Простите, я перебью вас: а тогда, в пятидесятые, Аронзон уже воспринимался как поэт или это просто был старший знакомый?

Я знала, что он пишет, но кто тогда не писал? Все ходили в ЛИТО к Глебу Семенову, все считали, что они пишут лучше всех. Ося Бродский часто читал, Дима Бобышев, Женя Рейн, Толя Найман - вот они в моих глазах тогда были поэтами. Скоро я узнала, что Леня тоже поэт, но особого внимания не обратила на это, потому что был он человек наглый, рыжий, хулиганистый и относиться к нему серьезно было совершенно невозможно. В первый раз я была потрясена его стихами у той же Наташи Рубинштейн, которая жила на жутком шестом этаже на улице Чехова, куда Рите было очень трудно добираться . Леня тогда читал, и понять его было затруднительно, потому что ни одна буква не произносилась правильно, все было картаво, - но обжигал. Я помню, что тогда я впервые услышала «Каждый легок и мал...» и заплакала от первой же строчки. Я даже сейчас не могу без слез это вспоминать. Он много тогда читал - и «Послание в лечебницу» тоже. Я все говорила: «Текст покажи, текст покажи». Я слышала отдельные строчки, которые меня просто пронзили, но я хотела весь текст... Мы с Леней вышли на площадку покурить, у Наташи было нельзя, и Леня сказал: «Погадай!» Я взяла его руку и говорю: «Леня, я не знаю, как тебе это сказать, но твое творчество резко обрывается. Вообще-то все резко обрывается, и очень скоро». Он говорит: «Что, это смерть?» Я говорю: «Я не знаю, смерть ли это, но на руке все очень резко и очень скоро обрывается». Рита записала это где-то в дневнике. И через три месяца Лени не стало. Так что это, очевидно, был 1970 год...

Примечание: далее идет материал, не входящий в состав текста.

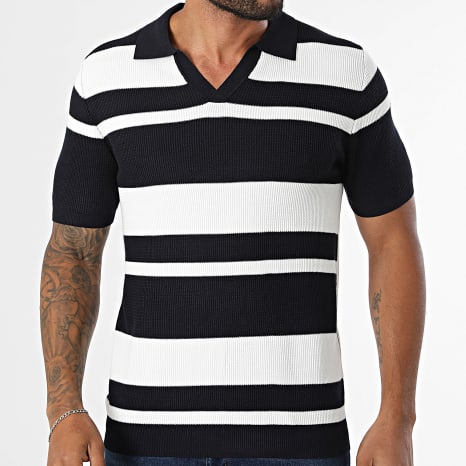 Frilivin - Polo Manches Courtes Col V Maille 676 Blanc Bleu Marine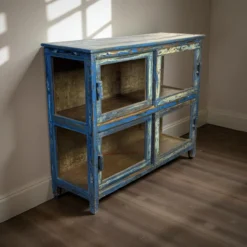 Dressoir 2 deuren blauw origieel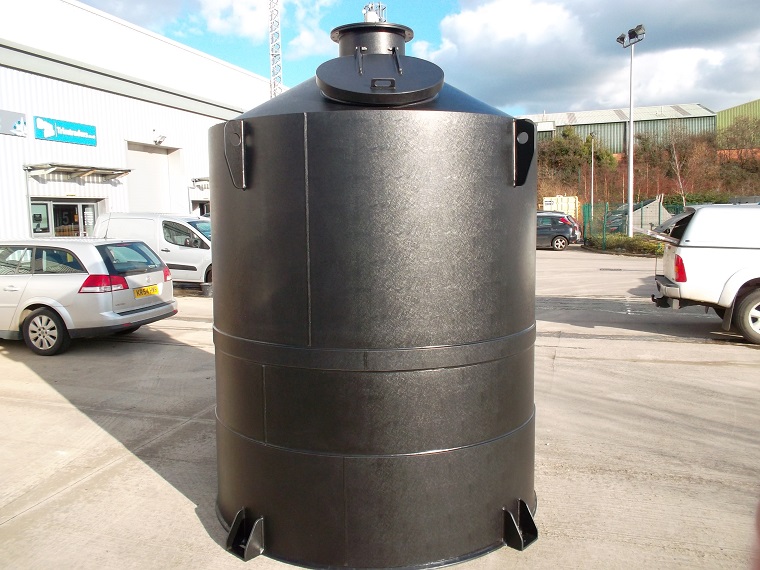 1 of two no 7000 litre acid waste storage tanks manufactured and then installed on site.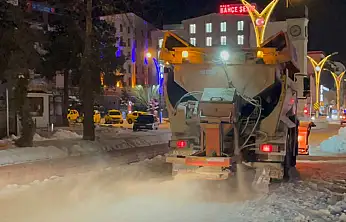 Erciş Belediyesi'nden buzlanmaya karşı yoğun tuzlama mesaisi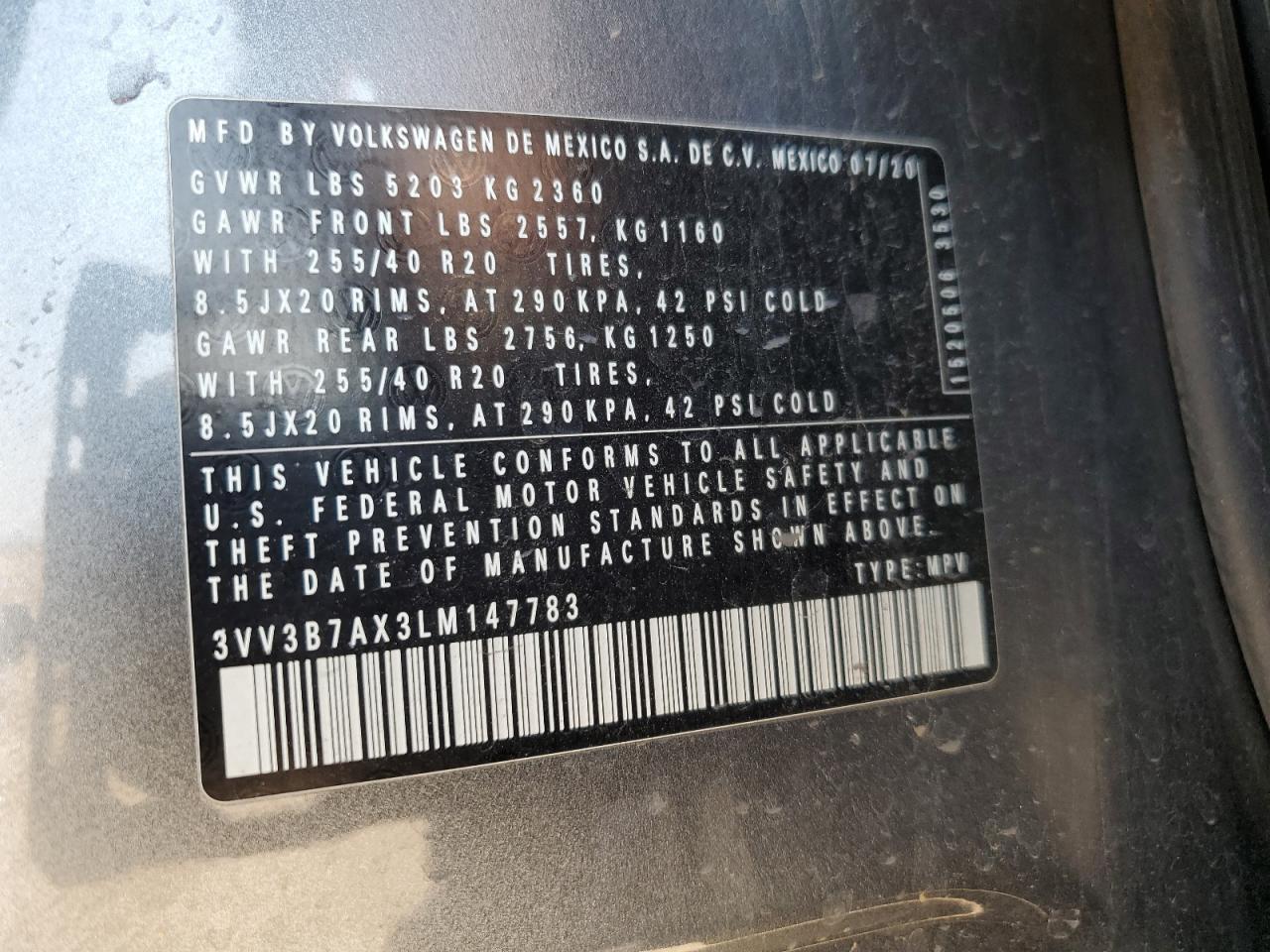 2020 Volkswagen Tiguan Se VIN: 3VV3B7AX3LM147783 Lot: 67631005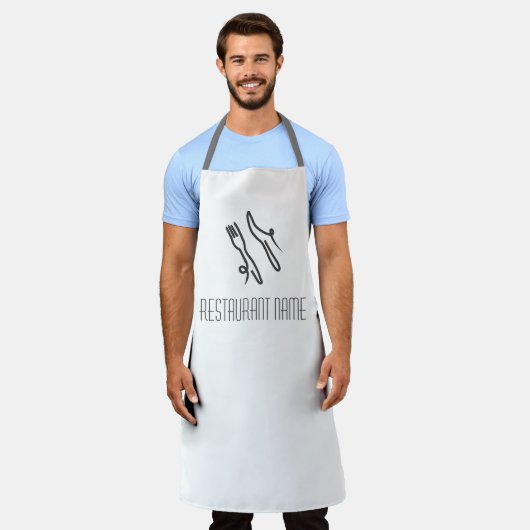 Restaurant-Kellner-Logo-Messer und Gabel Schürze (Getragen)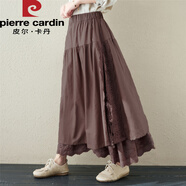 皮爾卡丹日系出口尾單亞麻內襯系帶半身裙森女重工刺繡高腰A字中長(cháng)裙 咖啡色 L 【115-130斤】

Тогда, у Наташи, я и поняла, что Леня для меня поэт, а Бродский не очень. Саша Межиров мне как-то сказал такую фразу: «Я не поэт, но я пишу стихи». Я говорю: «Саша, какой вы молодец, вот Бродский так никогда бы не сказал». Потому что, на мой взгляд - на мой тогдашний взгляд, - Бродский писал стихи, но поэтом не был. Поэтом был для меня Леня, потом Лена Шварц и Кривулин тоже... Конечно, мы любили Бродского, особенно как он читал, в этом была какая-то магия. Эти завывания, сокращения интервалов между строчками... Как музыкант я считала, что это замечательный талант. Но он пишет стихи, а Леня поэт.

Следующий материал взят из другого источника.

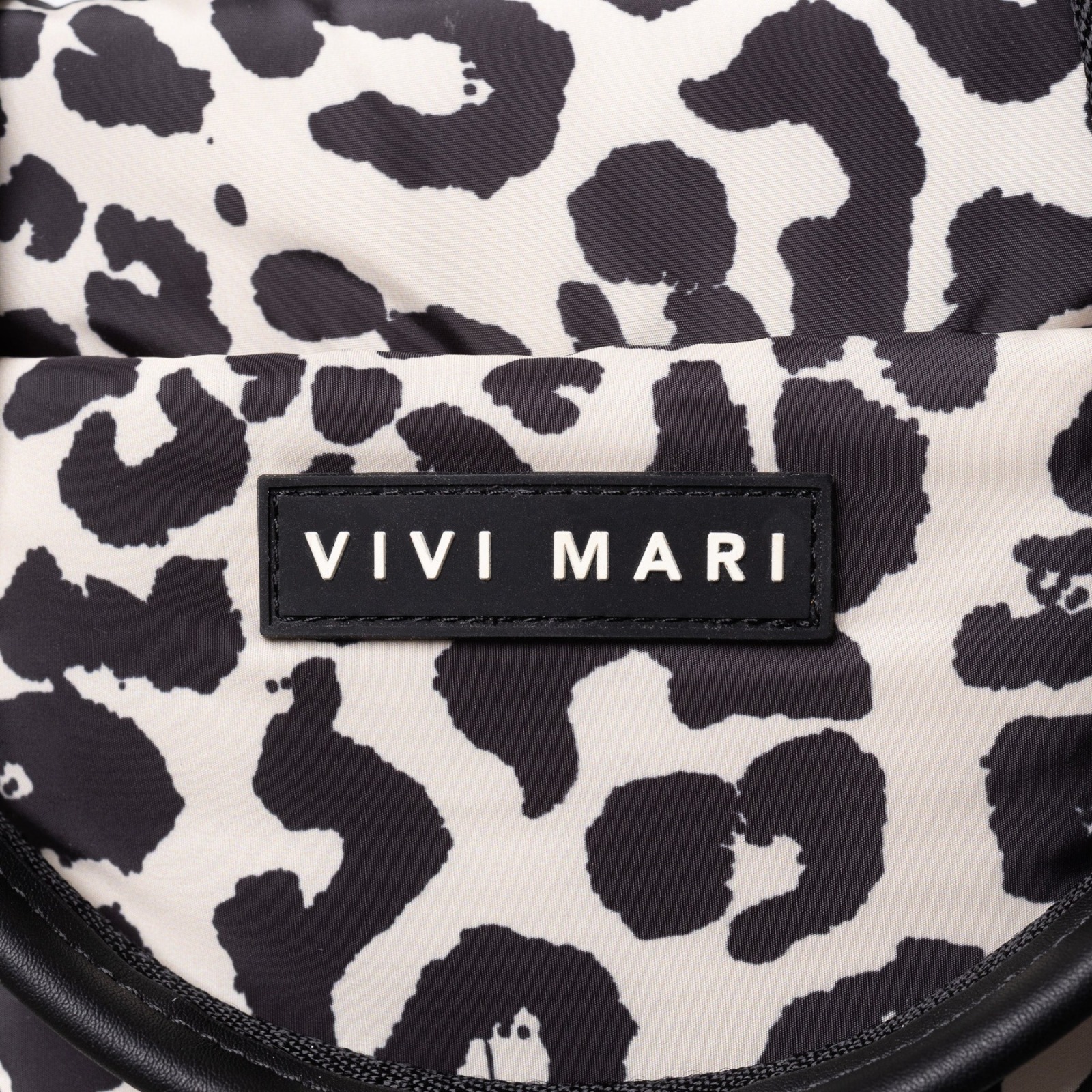 VIVI MARI - padded tote bag small strap basic woven slim - leo splashes black/sand 7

- Мне всегда было интересно, что Бродский нигде и никогда не упоминал Аронзона.

А чего его упоминать? Конечно, Ося прекрасно знал его стихи, как знал и то, что ему в этот поэтический мир - «Но листьев, листьев шум откуда?» - никогда не войти. При этом я не хочу сказать, что Бродский бяка. Это поразительный талант в сочетании слов, созвучий, но это все слова про эту жизнь, понимаете? У меня о них был постоянный спор с Давидом Яковлевичем Даром, уже в Иерусалиме, до самой его смерти, до последнего дня. Он очень сердился, когда я говорила, что настоящая поэзия - это Аронзон, и кричал: «Да что вы понимаете? Бродский - огромный поэт!» Да, конечно, но...

Как вы считаете, невозможность печататься угнетала Аронзона? Он ведь пытался пробиться. Или он чувствовал себя комфортно в неофициальном кругу?

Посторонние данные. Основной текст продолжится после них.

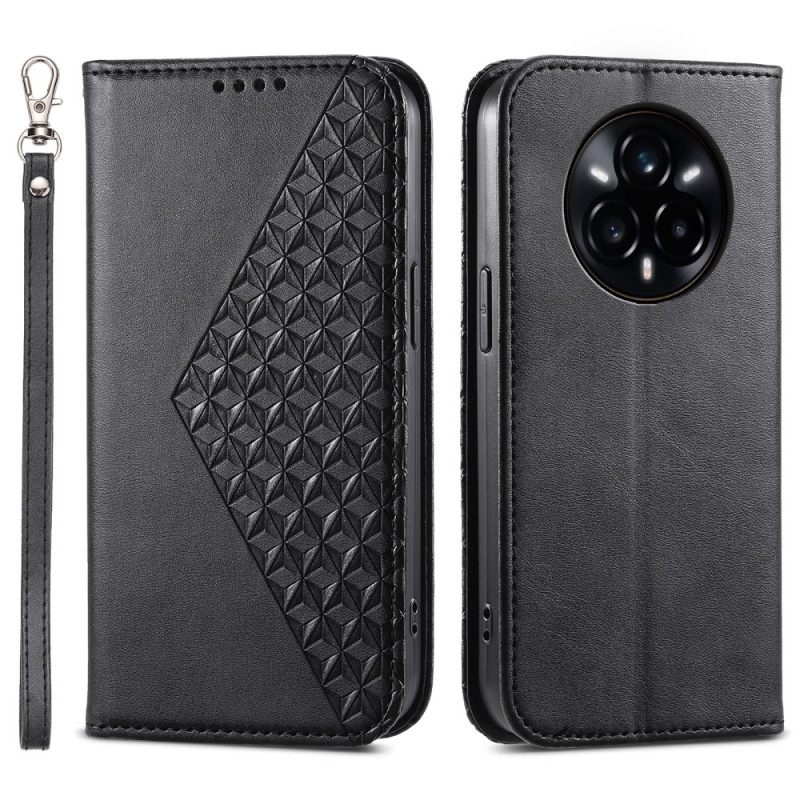 Δερματινη Θηκη Realme 14 Pro Plus 5g Υφή Με Λουρί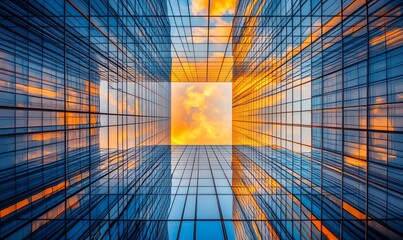 Poster - A view of a sunset through the glass facade of a skyscraper.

Все это было очень больно, и официальные отказы его ранили. Я возила его стихи Межирову, но Саша, совсем ведь неплохой поэт и человек неплохой, обожавший поэзию, не заикавшийся, только когда читал стихи - а читать мог часов пять-шесть, не повторяясь, - сказал: «Слушай, но он ведь русского языка не знает. Он же делает грамматические ошибки». Я говорю: «Саша, но позвольте, это же поэтический ход». Но Саша совсем не был в восторге от Лениных стихов, не услышал, как и Женя Евтушенко. Это и неудивительно: с одной стороны, «Артиллерия бьет по своим» или «Как ни крутите, ни вертите, существовала Нефертити», а с другой - «На небе молодые небеса...» А вот Давиду Самойлову очень понравилось, но он не мог сделать ни-че-го. Абсолютно. А так Леня читал в Кафе поэтов и вообще старался читать где только можно.

- Ему важен был отклик?

Исключительно важен. Чтобы он тебя полюбил, надо было сказать: «Леня, ты гений». Человек он был доверчивый, очень эмоциональный и на женщин зажигался, как спичка. Например, стихотворение «Неушто кто-то смеет Вас обнять...» посвящено не Рите (что ее просто бесило), а Римме Городинской, она потом вышла замуж за Лешу Хвостенко. Она была большая красавица, причем иностранного, шикарного типа: зажигалка, весь антураж восхитительный. Но Рита была Лениной абсолютной музой, и он безумно ее любил при всей сложности отношений.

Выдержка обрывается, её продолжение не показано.